= INSTRUCTIONS FOR THE TASK =
Would you retype exactly the lines below, starting with the one that has "UK - Stock Photo" and going on through the one that has "Russian people take", with no pictures and nothing else?

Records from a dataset
______

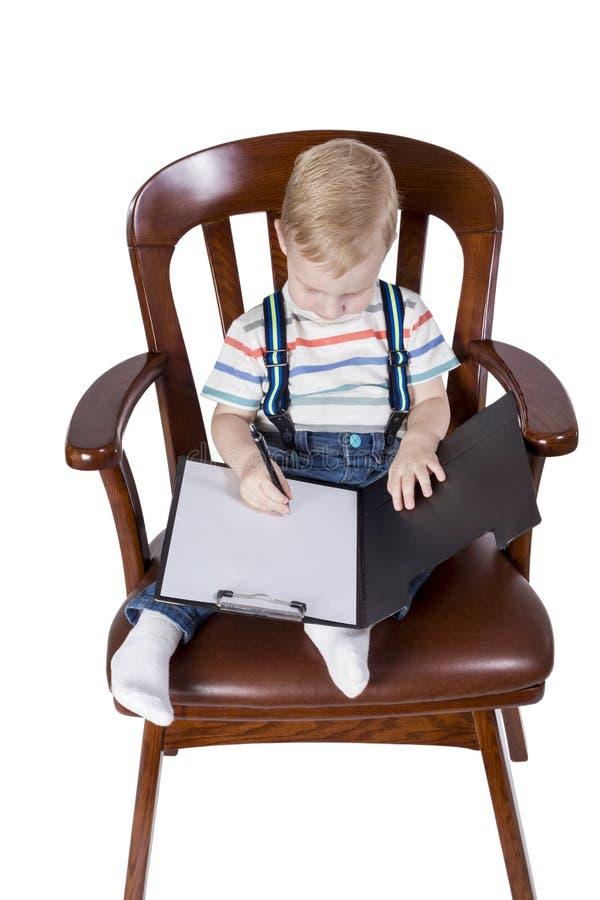 Petit garçon en tant que directeur dans la chaise image stock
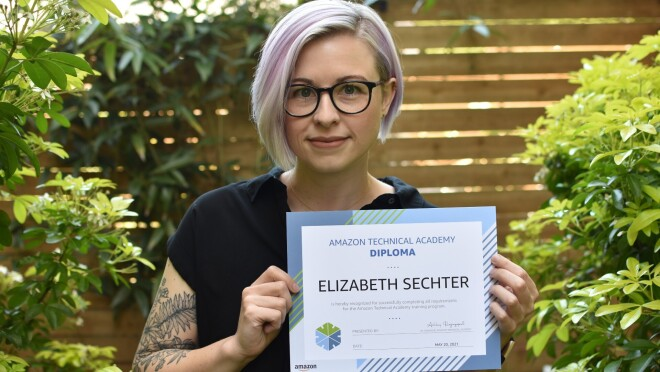Elizabeth Sechter holds up her ATA diploma while she poses in front of greenery outside. She has short blonde hair with light purple highlights. She wears black-framed eye glasses, a black short-sleeved shirt and has a tattoo on her right elbow.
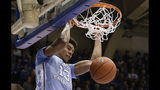 North Carolina's Cameron Johnson (13) dunks against Duke during the first half of an NCAA college basketball game in Durham, N.C., Wednesday, Feb. 20, 2019. (AP Photo/Gerry Broome)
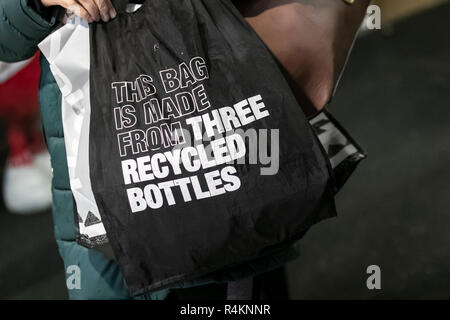 Recycled plastic bottle product,  made from 100% coated cotton canvas on the exterior and rPET (a nylon-like material made from recycled plastic bottles) on the interior lining. rPET stands for recycled polyethylene terephthalate. Bags for Life at Southport, Merseyside, UK - Stock Photo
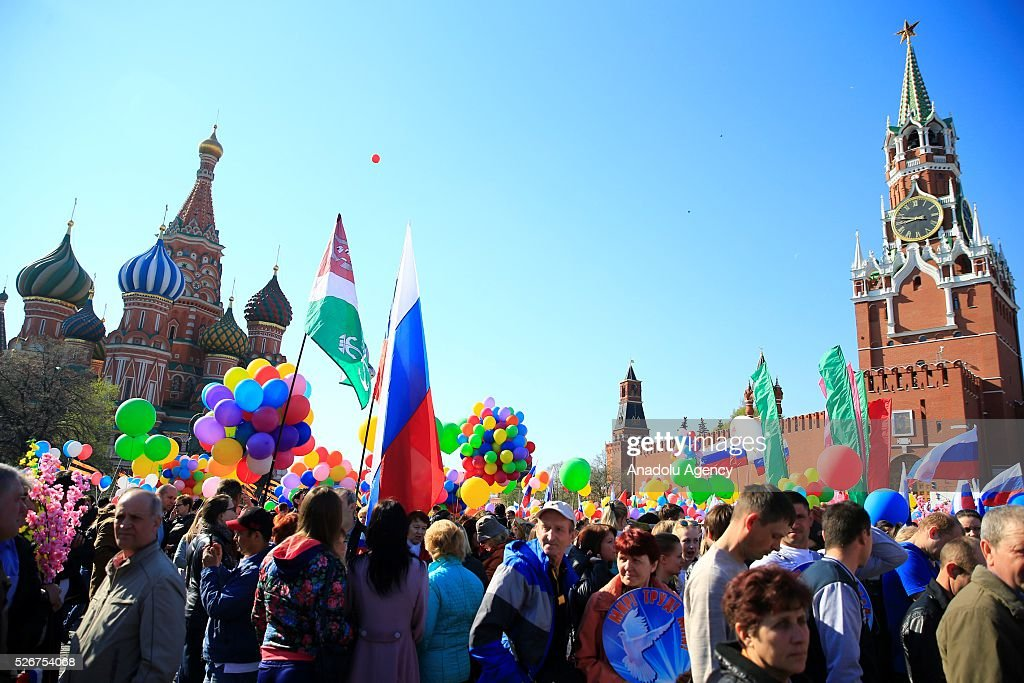 Russian people take part in a rally to mark May Day, International Workers' Day, at the Red Square, in Moscow, Russia, on May 1, 2016.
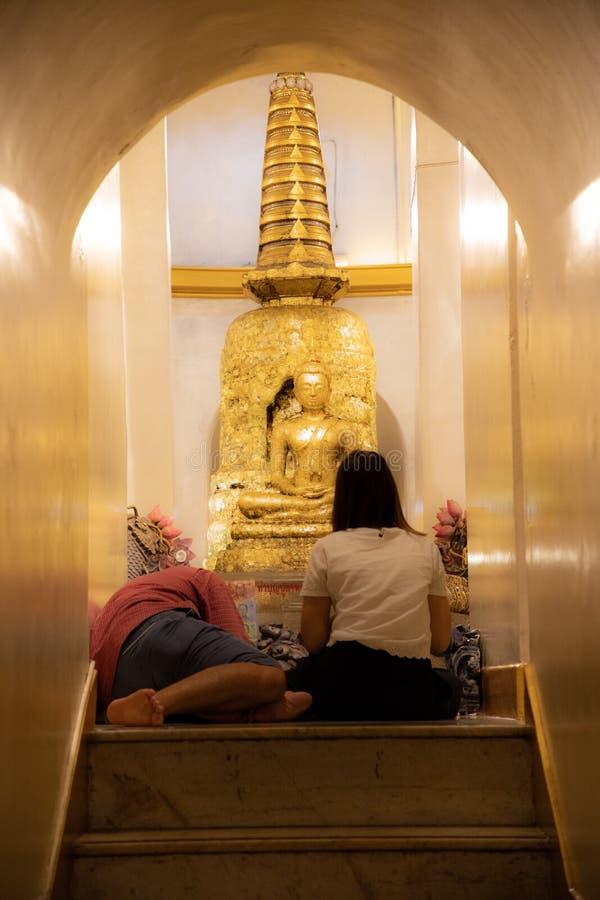 November 20th, 2018 - Bangkok THAILAND - par som ber till den guld- Buddha i thai tempel arkivfoto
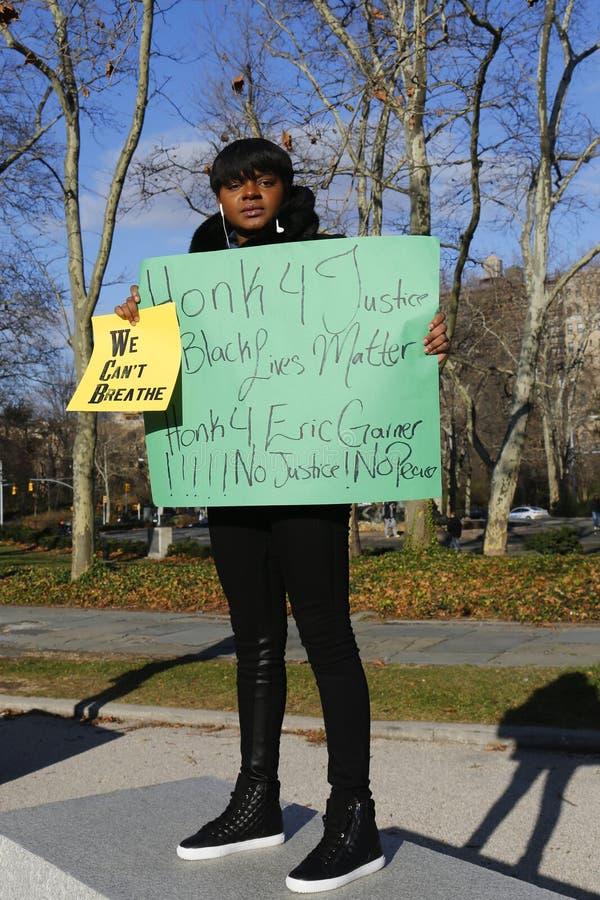 抗议者举行一个标志在行军期间反对警察的残酷行为和关于埃里克谷仓事例的大陪审团决定在盛大军队广场 免版税库存照片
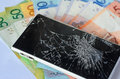 Smartphone with broken display lying on money banknotes on a White background. Royalty Free Stock Photo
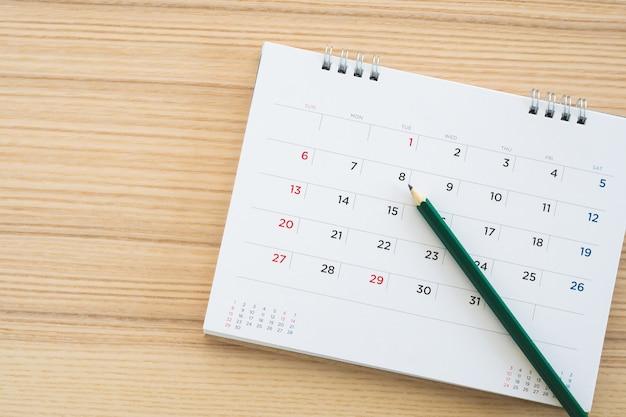 Страница календаря с карандашом на деревянном столе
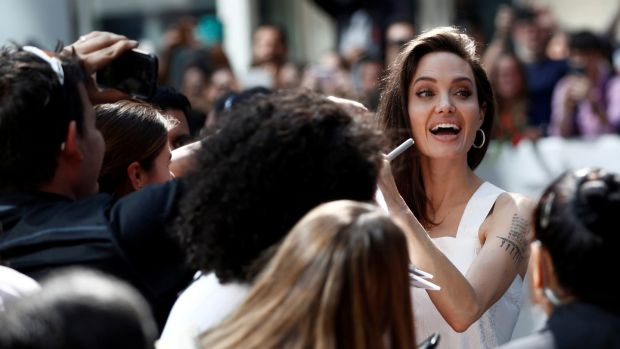 "Executive producer Angelina Jolie signs autographs on the red carpet for the film ""The Breadwinner"". REUTERS/Mark Blinch/File Photo"
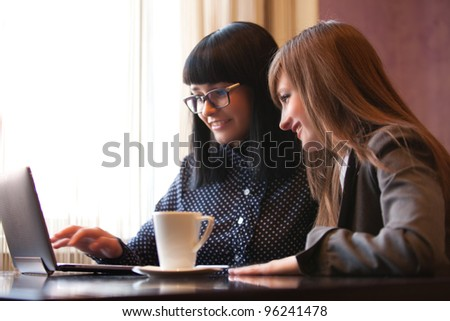 two women in cafe look in netbook and smile - stock photo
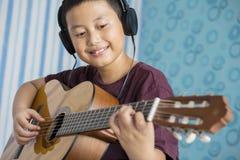 Glücklicher kleiner Junge, der übt, um Akustikgitarre zu spielen Stockfotos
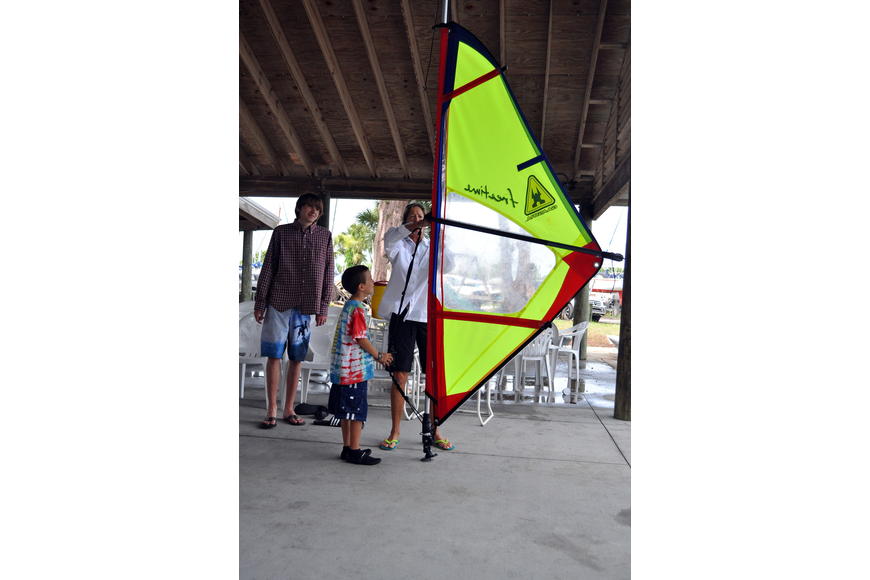 Laurel Kaiser tries to make the sail the right size for Jeffrey Rosenthal, 8, Friday, July 8 during the Island Style Water Sports Camp.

______

= ANSWER SECTION =
 Recycled plastic bottle product,  made from 100% coated cotton canvas on the exterior and rPET (a nylon-like material made from recycled plastic bottles) on the interior lining. rPET stands for recycled polyethylene terephthalate. Bags for Life at Southport, Merseyside, UK - Stock Photo
 Russian people take part in a rally to mark May Day, International Workers' Day, at the Red Square, in Moscow, Russia, on May 1, 2016.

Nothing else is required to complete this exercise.